» Compito assegnato A: Stabilisci se ciascuna affermazione concorda con il testo sullo Stato e le ideologie, rispondendo sì o no e citando alla lettera le parole decisive: (i) i Romani chiamavano lo Stato «affari di pochi»; (ii) le ideologie hanno come comune denominatore l'interesse economico; (iii) le ideologie differiscono tra loro nella sostanza.
» Compito assegnato B: Nel testo sullo Stato e le ideologie, elenca tutti gli aggettivi che qualificano lo Stato moderno subito dopo le parole «antico quanto le piramidi egizie».
» Compito assegnato C: Prosegui il testo sullo Stato e le ideologie a partire dalla sua ultima frase.

«Non è importante la vita. Importante è cosa si fa della vita» (Beppe Niccolai - Roma, Dicembre 1984)

Anno I - n° 1 (15 Febbraio 1992)

 

le opinioni

 

Riflessioni

 


Sette «private» -economiche, politiche, religiose e sindacali-, in combutta tra loro, si sono impossessate della nazione per gestirla secondo il proprio «particulare» ed appagare il desiderio di potenza, di cupidigia -l'agostiniana cupiditas dominandi-, che è nell'uomo. È nato così lo Stato moderno, antico quanto le piramidi egizie: classista, plutocratico, clerocratico, totalitario. La «democrazia totalitaria» (J. Talmon) non differisce in nulla dalla «monarchia assoluta» (B. de Jouvenel). Siamo fermi allo Stato dei Sumeri (A. Toynbee). I Romani chiamavano lo Stato «affari di tutti» (res publica»), ma esso, in effetti, è stato sempre «affari di pochi» («res privata»). Non più i re, vicari di Dio, governano i popoli. A loro si sono sostituiti i partiti politici, aborto della borghesia. Forti della nuova «formula» politica, la sovranità popolare, tramite ideologie-mito, si sono impossessate del potere.
Ogni setta, politica o religiosa, ha una sua ideologia, trappola mortale per perpetuare la schiavitù dei popoli. Le ideologie, sbugiardate dalla storia, hanno un comune denominatore: l'interesse economico. Dall'economia nasce la politica, come dalla ricchezza nacque lo Stato. Per salvaguardare l'economia, è giocoforza che la politica si riduca a gestione verticistica della cosa pubblica, ad usurpazione dei poteri e della effettiva volontà della nazione. La ideologia ipnotizza, abbaglia, acceca le masse, allettate da falsi miraggi, e le riduce in schiavitù. Sembra che le ideologie si differenzino l'una dall'altra, ma è solo illusione. Sono tutte identiche nella sostanza ed hanno un solo scopo: il dominio dell'uomo sull'uomo.

» Dati forniti:
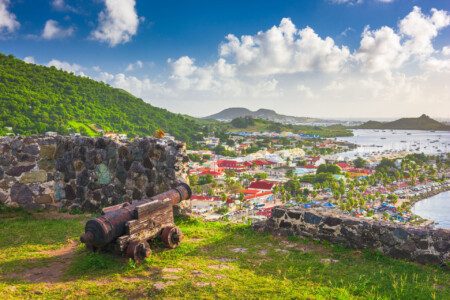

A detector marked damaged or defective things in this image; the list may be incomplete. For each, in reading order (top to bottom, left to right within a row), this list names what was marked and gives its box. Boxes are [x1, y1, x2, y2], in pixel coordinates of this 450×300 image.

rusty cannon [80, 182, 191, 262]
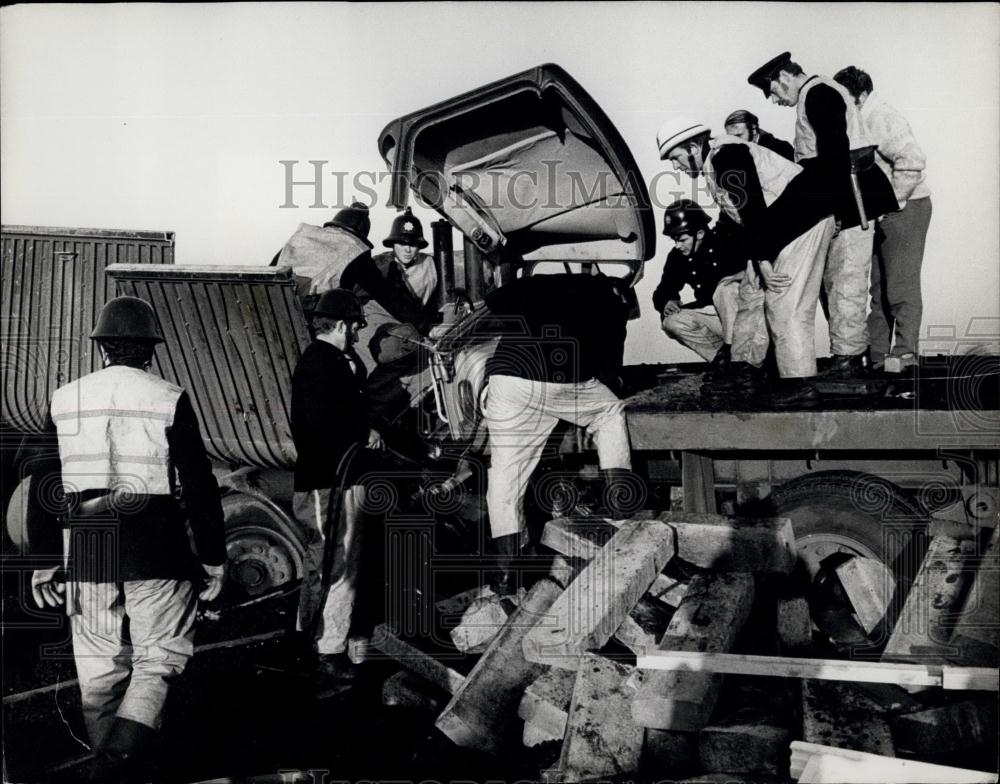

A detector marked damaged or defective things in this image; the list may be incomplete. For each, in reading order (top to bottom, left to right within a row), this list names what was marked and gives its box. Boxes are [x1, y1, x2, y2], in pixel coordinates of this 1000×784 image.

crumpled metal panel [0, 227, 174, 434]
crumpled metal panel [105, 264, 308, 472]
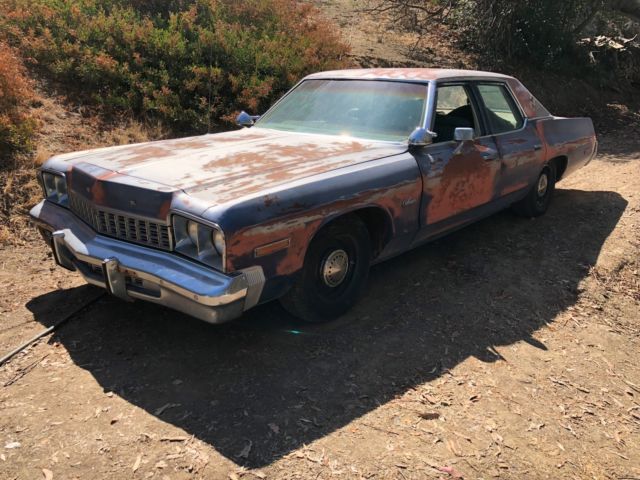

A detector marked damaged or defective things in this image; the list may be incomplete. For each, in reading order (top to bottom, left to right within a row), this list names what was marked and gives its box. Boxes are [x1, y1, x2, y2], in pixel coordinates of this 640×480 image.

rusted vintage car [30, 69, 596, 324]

---

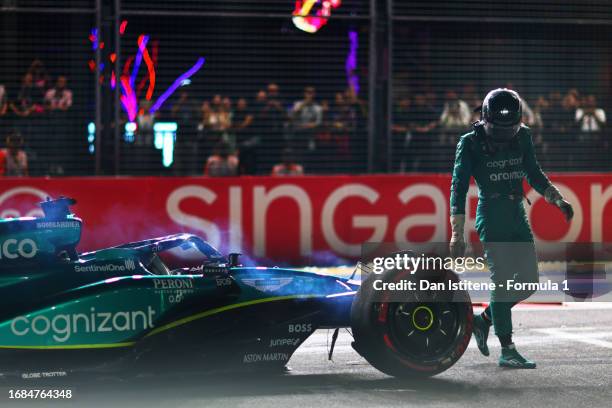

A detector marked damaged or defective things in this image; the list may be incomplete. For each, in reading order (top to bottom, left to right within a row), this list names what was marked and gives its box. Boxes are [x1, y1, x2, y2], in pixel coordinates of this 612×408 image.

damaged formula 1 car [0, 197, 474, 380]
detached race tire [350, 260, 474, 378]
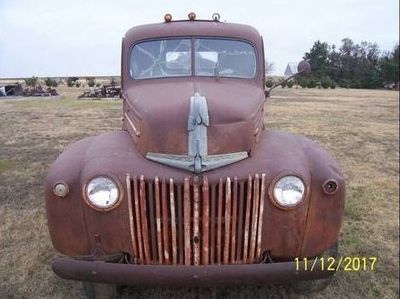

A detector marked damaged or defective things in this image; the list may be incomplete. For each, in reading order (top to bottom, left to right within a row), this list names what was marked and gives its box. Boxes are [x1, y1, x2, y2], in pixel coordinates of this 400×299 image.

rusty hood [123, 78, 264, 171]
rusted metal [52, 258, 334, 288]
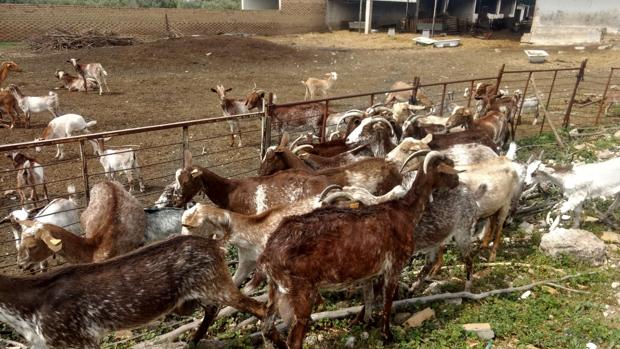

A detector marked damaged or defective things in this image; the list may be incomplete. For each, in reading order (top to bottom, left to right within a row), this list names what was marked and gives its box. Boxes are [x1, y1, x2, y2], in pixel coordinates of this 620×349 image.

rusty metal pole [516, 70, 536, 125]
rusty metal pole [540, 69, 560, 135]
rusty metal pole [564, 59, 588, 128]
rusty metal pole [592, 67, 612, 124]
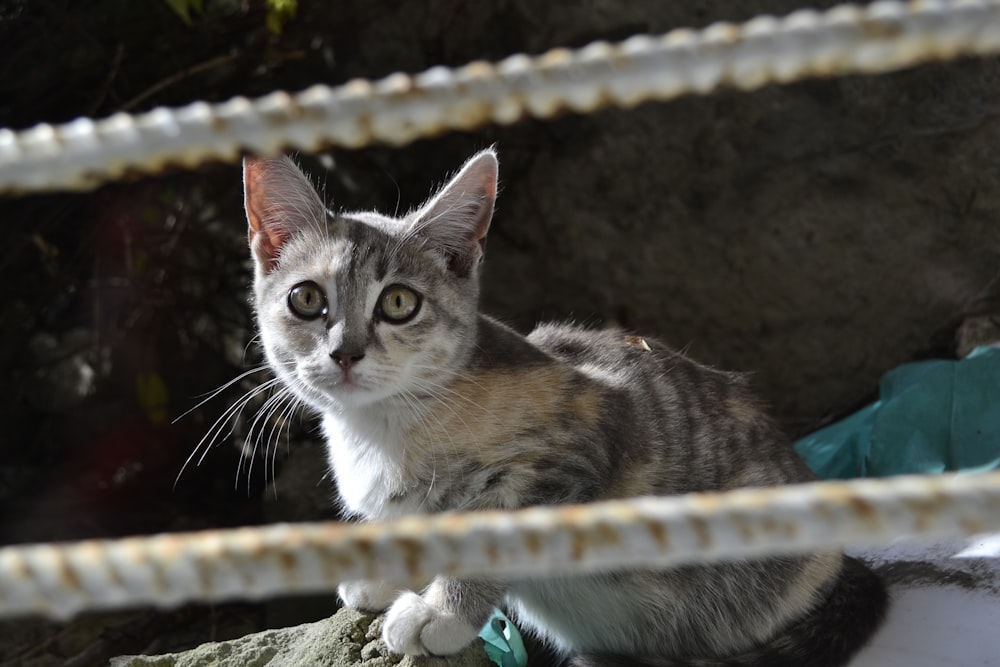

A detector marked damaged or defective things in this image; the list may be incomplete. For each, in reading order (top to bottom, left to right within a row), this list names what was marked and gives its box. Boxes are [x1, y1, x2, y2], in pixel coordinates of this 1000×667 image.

...

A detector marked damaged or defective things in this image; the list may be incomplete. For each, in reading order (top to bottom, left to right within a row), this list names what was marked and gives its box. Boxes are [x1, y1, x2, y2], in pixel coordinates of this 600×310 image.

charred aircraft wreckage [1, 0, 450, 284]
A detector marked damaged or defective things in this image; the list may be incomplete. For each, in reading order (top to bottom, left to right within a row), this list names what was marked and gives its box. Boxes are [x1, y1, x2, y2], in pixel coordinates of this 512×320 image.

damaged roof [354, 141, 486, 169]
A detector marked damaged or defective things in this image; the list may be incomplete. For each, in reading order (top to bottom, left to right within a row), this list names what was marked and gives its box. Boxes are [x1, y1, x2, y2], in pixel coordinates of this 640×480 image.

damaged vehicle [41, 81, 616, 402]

» Risultato del compito A:
(i) No: "I Romani chiamavano lo Stato «affari di tutti»"
(ii) Sì: "Le ideologie, sbugiardate dalla storia, hanno un comune denominatore: l'interesse economico."
(iii) No: "Sono tutte identiche nella sostanza ed hanno un solo scopo: il dominio dell'uomo sull'uomo."

» Risultato del compito B: classista, plutocratico, clerocratico, totalitario

» Risultato del compito C:
Si credette per un momento che Lenin avesse distrutto i miti della storia, ma fu lui stesso a sostituirli con una nuova mitocrazia, molto più feroce e disumana delle precedenti, che chiamò «sovietismo». Lo stesso PCI, se si fosse posto dalla parte dell'uomo, ed avesse smascherato la criminalità politicamente organizzata, avrebbe potuto in qualsiasi momento conquistare il potere. Non esiste organizzazione, politica o religiosa, che prediliga l'uomo. Non c'è setta che non abbia come obiettivo il suo ingabbiamento, imbestialimento. Quando il genere umano capirà questa amara verità, se la capirà, non gli resterà che spazzare via le sette ipocrite e fraudolente, ed impedire con ogni mezzo che rinascano dalla loro cenere sotto mentite spoglie.
La repubblica borghese, che Marx considerava «dittatura della borghesia» -per differenziarla da quella del proletariato, ove esso avesse democraticamente conquistato il potere-, è una «monarchia assoluta», peggiore di quella dei Luigi di Francia. In questa, infatti, circolavano liberamente le idee dell'Enciclopedia e si rese possibile la Rivoluzione.
La repubblica parlamentare è mafia, criminalità organizzata. Tutto è mafia: religioni, Stati, partiti, sindacati, istituzioni. È in vendita, di B. de Jouvenel, il libro "Del potere", edito da Mursia. Detesto i libri sociopolitici pubblicati dagli editori del capitale. Ma questo, anche se da me parzialmente condiviso, ha una sua validità ai fini dell'umanizzazione. Il prezzo è salato (L. 55.000) ed ha, per giunta, i fogli incollati, non cuciti. Ma il ministero dei Beni Culturali non ha occhi. Li avrebbe, se la politica si differenziasse dall'economia.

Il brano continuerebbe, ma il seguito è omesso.